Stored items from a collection

○ ○ ○ ○ ○ ○ ○

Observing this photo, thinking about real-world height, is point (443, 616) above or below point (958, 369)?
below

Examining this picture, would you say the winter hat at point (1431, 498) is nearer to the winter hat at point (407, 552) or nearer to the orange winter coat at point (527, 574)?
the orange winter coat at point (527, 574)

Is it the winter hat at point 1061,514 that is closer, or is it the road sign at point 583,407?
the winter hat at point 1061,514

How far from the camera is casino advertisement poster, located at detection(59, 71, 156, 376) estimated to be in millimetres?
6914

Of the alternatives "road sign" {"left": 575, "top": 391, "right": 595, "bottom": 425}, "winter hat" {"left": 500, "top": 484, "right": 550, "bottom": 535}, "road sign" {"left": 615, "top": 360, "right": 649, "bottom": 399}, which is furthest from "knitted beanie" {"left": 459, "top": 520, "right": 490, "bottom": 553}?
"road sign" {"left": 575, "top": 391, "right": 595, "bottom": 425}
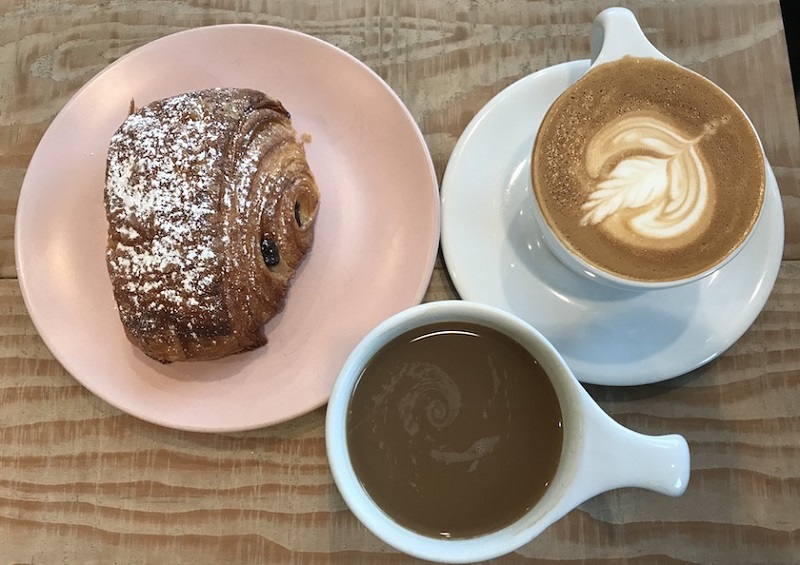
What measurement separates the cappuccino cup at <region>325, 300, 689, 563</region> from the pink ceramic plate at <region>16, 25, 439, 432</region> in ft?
0.63

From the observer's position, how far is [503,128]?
0.97 meters

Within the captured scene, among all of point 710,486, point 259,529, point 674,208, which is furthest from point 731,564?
point 259,529

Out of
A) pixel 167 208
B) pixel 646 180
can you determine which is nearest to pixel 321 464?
pixel 167 208

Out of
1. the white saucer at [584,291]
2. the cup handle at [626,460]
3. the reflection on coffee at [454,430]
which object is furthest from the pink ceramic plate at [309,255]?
the cup handle at [626,460]

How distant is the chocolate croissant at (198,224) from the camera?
2.82 feet

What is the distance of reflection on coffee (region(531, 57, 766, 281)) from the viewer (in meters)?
0.79

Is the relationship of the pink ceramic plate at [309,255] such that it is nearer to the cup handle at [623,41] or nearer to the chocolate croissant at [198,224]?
the chocolate croissant at [198,224]

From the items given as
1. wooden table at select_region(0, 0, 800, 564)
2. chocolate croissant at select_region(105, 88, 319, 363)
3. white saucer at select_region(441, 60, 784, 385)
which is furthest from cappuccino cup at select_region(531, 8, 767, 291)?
chocolate croissant at select_region(105, 88, 319, 363)

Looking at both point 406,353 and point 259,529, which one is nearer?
point 406,353

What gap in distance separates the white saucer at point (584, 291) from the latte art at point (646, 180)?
0.15 metres

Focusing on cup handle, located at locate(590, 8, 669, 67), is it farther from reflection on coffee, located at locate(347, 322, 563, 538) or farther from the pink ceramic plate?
reflection on coffee, located at locate(347, 322, 563, 538)

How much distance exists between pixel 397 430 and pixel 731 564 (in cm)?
59

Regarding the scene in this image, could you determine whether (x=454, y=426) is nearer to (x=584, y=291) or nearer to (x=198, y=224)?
(x=584, y=291)

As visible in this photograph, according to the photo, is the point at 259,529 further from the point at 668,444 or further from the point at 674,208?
the point at 674,208
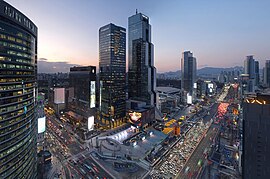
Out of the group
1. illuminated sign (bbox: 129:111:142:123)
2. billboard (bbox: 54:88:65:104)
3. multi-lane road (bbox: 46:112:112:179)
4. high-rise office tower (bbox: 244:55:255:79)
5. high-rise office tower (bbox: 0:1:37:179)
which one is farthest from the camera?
high-rise office tower (bbox: 244:55:255:79)

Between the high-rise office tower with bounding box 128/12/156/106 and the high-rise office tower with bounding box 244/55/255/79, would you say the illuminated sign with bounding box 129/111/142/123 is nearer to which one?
the high-rise office tower with bounding box 128/12/156/106

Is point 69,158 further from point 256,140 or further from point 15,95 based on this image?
point 256,140

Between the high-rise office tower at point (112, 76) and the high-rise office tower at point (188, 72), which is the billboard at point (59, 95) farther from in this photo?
the high-rise office tower at point (188, 72)

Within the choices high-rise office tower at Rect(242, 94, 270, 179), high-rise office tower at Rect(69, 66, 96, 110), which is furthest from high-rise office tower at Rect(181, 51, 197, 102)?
high-rise office tower at Rect(242, 94, 270, 179)

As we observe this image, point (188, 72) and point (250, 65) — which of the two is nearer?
point (188, 72)

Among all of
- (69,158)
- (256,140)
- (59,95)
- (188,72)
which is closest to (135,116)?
(69,158)

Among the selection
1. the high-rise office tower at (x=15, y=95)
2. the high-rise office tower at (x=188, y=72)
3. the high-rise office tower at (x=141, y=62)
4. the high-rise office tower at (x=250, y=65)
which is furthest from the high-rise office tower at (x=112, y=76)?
the high-rise office tower at (x=250, y=65)

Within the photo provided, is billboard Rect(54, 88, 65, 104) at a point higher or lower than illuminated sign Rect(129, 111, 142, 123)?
A: higher
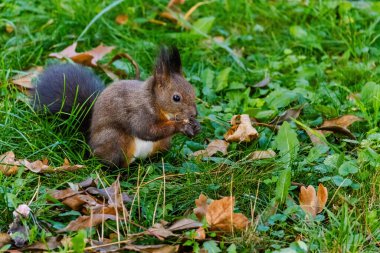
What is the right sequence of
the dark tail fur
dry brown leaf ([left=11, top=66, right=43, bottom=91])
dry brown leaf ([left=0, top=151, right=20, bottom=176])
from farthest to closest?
dry brown leaf ([left=11, top=66, right=43, bottom=91]) < the dark tail fur < dry brown leaf ([left=0, top=151, right=20, bottom=176])

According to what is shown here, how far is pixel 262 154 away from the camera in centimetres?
296

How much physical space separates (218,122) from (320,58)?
3.46 feet

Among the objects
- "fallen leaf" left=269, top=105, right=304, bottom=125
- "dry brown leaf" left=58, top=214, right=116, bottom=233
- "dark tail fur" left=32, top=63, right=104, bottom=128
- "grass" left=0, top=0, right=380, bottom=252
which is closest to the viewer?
"dry brown leaf" left=58, top=214, right=116, bottom=233

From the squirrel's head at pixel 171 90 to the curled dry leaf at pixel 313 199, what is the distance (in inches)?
24.1

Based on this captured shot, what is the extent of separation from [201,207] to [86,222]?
0.41 metres

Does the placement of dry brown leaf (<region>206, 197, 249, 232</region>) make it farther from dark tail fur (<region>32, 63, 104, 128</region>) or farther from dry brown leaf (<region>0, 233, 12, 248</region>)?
dark tail fur (<region>32, 63, 104, 128</region>)

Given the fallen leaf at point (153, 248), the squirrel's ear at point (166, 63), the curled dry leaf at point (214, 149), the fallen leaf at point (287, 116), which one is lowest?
the curled dry leaf at point (214, 149)

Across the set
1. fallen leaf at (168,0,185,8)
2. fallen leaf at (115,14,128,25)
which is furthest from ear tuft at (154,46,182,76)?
fallen leaf at (168,0,185,8)

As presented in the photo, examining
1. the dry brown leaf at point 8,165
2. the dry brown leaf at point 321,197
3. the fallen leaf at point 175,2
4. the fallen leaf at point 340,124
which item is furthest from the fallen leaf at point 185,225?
the fallen leaf at point 175,2

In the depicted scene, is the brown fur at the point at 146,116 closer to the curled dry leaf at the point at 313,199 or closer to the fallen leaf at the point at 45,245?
the curled dry leaf at the point at 313,199

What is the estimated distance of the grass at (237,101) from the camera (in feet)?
8.30

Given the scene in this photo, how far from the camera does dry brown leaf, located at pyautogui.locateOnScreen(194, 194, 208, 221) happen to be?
2.50 meters

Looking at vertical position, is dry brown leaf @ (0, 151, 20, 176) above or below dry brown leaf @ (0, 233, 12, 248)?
above

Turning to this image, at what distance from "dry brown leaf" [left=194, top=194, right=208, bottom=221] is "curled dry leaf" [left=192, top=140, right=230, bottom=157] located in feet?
1.66
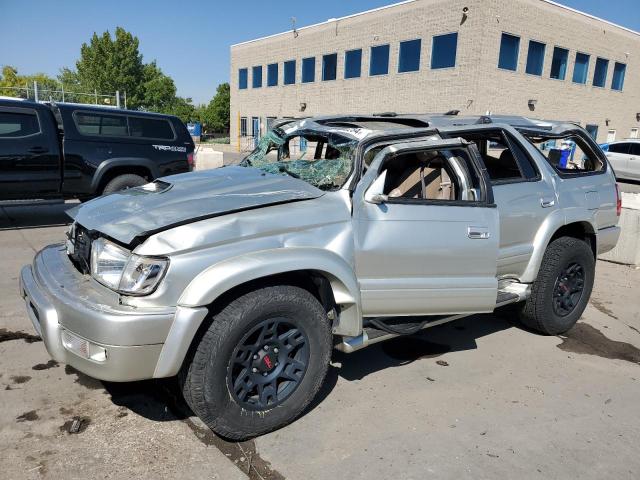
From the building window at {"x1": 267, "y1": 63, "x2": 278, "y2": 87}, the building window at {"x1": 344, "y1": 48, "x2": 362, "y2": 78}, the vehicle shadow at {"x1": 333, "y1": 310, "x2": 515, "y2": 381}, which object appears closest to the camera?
the vehicle shadow at {"x1": 333, "y1": 310, "x2": 515, "y2": 381}

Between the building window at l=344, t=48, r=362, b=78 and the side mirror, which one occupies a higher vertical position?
the building window at l=344, t=48, r=362, b=78

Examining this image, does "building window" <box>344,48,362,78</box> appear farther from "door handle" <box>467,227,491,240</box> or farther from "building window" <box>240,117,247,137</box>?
"door handle" <box>467,227,491,240</box>

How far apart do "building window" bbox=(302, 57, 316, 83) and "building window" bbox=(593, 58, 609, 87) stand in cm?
1508

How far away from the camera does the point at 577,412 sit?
3389mm

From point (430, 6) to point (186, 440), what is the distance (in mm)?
23435

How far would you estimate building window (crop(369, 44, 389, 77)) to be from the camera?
25.5 metres

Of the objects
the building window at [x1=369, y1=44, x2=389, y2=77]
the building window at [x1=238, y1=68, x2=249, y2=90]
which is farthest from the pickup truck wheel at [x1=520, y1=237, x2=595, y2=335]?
the building window at [x1=238, y1=68, x2=249, y2=90]

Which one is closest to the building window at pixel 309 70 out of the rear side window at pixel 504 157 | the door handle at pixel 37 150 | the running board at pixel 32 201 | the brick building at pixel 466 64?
the brick building at pixel 466 64

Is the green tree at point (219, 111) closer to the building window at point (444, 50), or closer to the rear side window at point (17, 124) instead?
the building window at point (444, 50)

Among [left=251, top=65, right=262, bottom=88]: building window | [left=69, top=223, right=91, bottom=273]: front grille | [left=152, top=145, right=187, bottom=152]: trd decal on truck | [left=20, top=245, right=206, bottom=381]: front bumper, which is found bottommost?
[left=20, top=245, right=206, bottom=381]: front bumper

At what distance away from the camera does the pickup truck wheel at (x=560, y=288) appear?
4.43 meters

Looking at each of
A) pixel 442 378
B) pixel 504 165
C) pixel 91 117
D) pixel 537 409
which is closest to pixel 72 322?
pixel 442 378

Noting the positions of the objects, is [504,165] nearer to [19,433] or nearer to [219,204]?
[219,204]

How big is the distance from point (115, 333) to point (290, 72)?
31558 mm
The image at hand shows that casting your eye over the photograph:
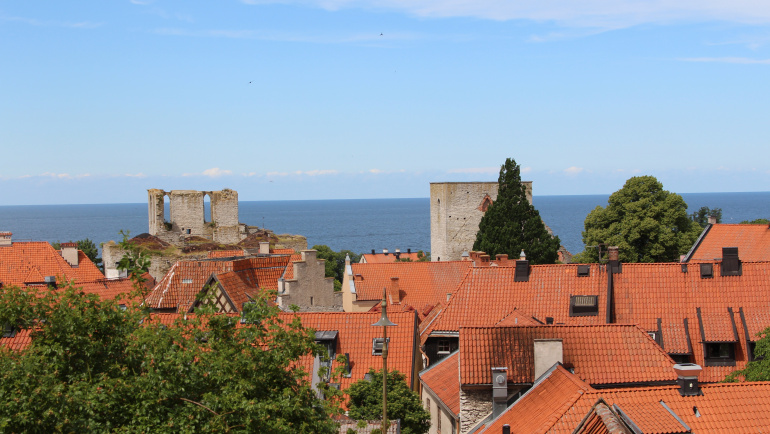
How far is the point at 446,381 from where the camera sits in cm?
2180

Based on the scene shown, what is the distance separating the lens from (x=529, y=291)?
96.9 ft

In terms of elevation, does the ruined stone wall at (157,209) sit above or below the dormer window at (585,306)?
above

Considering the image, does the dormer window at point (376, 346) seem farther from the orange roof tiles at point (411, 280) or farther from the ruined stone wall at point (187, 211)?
the ruined stone wall at point (187, 211)

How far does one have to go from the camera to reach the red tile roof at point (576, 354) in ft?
60.8

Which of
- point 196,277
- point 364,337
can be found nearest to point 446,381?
point 364,337

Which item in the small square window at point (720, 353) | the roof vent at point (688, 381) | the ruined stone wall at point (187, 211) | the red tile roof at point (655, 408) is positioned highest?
the ruined stone wall at point (187, 211)

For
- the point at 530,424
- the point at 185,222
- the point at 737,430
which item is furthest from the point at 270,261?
the point at 185,222

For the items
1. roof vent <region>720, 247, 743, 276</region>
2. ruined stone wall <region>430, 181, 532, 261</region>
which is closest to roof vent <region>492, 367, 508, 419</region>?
roof vent <region>720, 247, 743, 276</region>

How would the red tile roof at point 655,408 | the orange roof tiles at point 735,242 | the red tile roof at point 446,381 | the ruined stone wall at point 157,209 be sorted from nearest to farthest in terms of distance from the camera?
1. the red tile roof at point 655,408
2. the red tile roof at point 446,381
3. the orange roof tiles at point 735,242
4. the ruined stone wall at point 157,209

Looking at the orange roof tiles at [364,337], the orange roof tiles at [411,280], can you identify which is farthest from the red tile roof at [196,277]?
the orange roof tiles at [411,280]

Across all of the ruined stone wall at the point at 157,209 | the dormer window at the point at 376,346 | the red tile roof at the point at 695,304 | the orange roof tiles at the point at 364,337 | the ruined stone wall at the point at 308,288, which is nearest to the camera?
the orange roof tiles at the point at 364,337

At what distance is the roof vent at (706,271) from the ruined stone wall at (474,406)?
Answer: 1352 centimetres

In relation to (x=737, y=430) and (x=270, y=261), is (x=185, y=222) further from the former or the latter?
(x=737, y=430)

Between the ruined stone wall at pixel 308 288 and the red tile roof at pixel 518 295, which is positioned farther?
the ruined stone wall at pixel 308 288
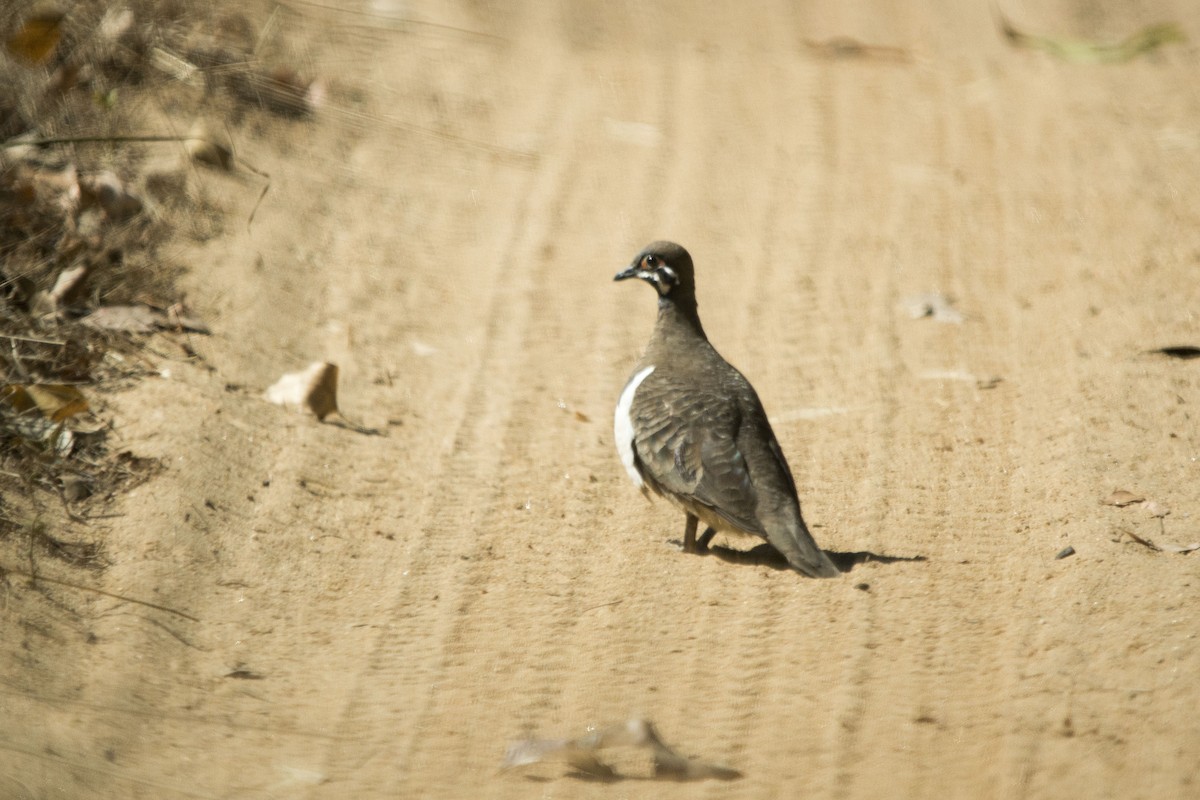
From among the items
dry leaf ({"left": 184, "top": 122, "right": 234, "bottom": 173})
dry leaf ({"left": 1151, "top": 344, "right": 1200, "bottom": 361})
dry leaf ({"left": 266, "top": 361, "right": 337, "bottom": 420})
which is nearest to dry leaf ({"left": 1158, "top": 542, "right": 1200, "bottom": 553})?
dry leaf ({"left": 1151, "top": 344, "right": 1200, "bottom": 361})

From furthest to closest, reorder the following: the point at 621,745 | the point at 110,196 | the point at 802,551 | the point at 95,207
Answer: the point at 110,196 < the point at 95,207 < the point at 802,551 < the point at 621,745

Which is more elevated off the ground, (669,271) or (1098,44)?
(669,271)

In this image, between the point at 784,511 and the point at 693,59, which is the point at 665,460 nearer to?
the point at 784,511

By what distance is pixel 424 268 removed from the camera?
8156 millimetres

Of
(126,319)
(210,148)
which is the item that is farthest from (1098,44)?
(126,319)

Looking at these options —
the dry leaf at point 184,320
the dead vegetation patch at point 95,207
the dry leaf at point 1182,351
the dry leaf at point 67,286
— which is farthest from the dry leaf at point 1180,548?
the dry leaf at point 67,286

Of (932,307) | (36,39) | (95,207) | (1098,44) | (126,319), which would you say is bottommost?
(1098,44)

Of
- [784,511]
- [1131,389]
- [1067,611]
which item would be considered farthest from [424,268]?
[1067,611]

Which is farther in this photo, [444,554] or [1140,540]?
[444,554]

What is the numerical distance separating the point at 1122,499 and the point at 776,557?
4.87ft

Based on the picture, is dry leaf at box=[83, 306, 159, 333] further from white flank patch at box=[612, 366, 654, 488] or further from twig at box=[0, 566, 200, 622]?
white flank patch at box=[612, 366, 654, 488]

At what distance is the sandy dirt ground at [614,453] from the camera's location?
164 inches

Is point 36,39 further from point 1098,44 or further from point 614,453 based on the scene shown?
point 1098,44

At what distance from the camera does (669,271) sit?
651 centimetres
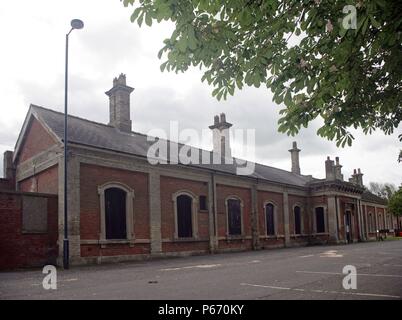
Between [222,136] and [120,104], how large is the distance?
1185cm

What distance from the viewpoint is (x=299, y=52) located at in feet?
22.6

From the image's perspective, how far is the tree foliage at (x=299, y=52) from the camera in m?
5.32

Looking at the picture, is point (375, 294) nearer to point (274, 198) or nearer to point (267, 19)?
point (267, 19)

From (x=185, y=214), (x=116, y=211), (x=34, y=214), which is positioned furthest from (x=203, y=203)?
(x=34, y=214)

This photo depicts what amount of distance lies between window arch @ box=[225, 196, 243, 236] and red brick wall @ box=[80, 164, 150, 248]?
7.08 meters

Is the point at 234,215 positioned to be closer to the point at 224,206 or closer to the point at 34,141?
the point at 224,206

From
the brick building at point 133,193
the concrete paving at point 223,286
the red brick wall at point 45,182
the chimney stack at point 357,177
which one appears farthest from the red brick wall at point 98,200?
the chimney stack at point 357,177

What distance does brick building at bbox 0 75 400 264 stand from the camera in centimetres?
1791

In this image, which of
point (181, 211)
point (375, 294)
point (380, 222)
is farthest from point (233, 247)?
point (380, 222)

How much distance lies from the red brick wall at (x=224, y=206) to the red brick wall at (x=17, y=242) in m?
11.1
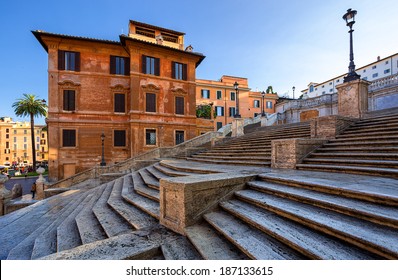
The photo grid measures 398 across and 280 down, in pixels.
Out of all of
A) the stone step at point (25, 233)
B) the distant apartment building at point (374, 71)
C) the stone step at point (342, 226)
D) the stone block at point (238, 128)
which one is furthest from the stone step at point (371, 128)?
the distant apartment building at point (374, 71)

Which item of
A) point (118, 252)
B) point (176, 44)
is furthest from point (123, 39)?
point (118, 252)

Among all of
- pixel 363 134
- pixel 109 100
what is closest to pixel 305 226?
pixel 363 134

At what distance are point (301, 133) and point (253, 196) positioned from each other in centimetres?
766

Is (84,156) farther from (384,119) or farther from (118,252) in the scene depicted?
(384,119)

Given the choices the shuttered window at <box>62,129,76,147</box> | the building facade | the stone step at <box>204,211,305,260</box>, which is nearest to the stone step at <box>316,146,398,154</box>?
the stone step at <box>204,211,305,260</box>

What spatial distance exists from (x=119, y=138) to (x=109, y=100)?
4116 mm

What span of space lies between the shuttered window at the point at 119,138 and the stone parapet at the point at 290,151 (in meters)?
16.7

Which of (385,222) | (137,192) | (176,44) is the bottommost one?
(137,192)

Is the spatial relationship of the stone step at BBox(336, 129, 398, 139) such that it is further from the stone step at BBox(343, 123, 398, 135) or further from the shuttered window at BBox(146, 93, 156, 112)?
the shuttered window at BBox(146, 93, 156, 112)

○ ○ ○ ○ ○ ○ ○

__Task to carry out__
Repeat the lines of the listing above, word for word, from the line containing "Given the choices" through the end of the listing, both ends included.

__Task result__
Given the choices the shuttered window at <box>62,129,76,147</box> | the building facade | the stone step at <box>204,211,305,260</box>, which is nearest to the stone step at <box>316,146,398,154</box>?
the stone step at <box>204,211,305,260</box>

What spatial distance exists from (x=119, y=138) to (x=109, y=100)?
4116 mm

What span of space lies between the shuttered window at the point at 119,138 and the stone parapet at the point at 290,151 (in meters)?
16.7

Which of (385,222) | (137,192) | (176,44) is the bottommost one?
(137,192)

Is the spatial relationship of the stone step at BBox(336, 129, 398, 139) such that it is further from the stone step at BBox(343, 123, 398, 135) or further from the shuttered window at BBox(146, 93, 156, 112)?
the shuttered window at BBox(146, 93, 156, 112)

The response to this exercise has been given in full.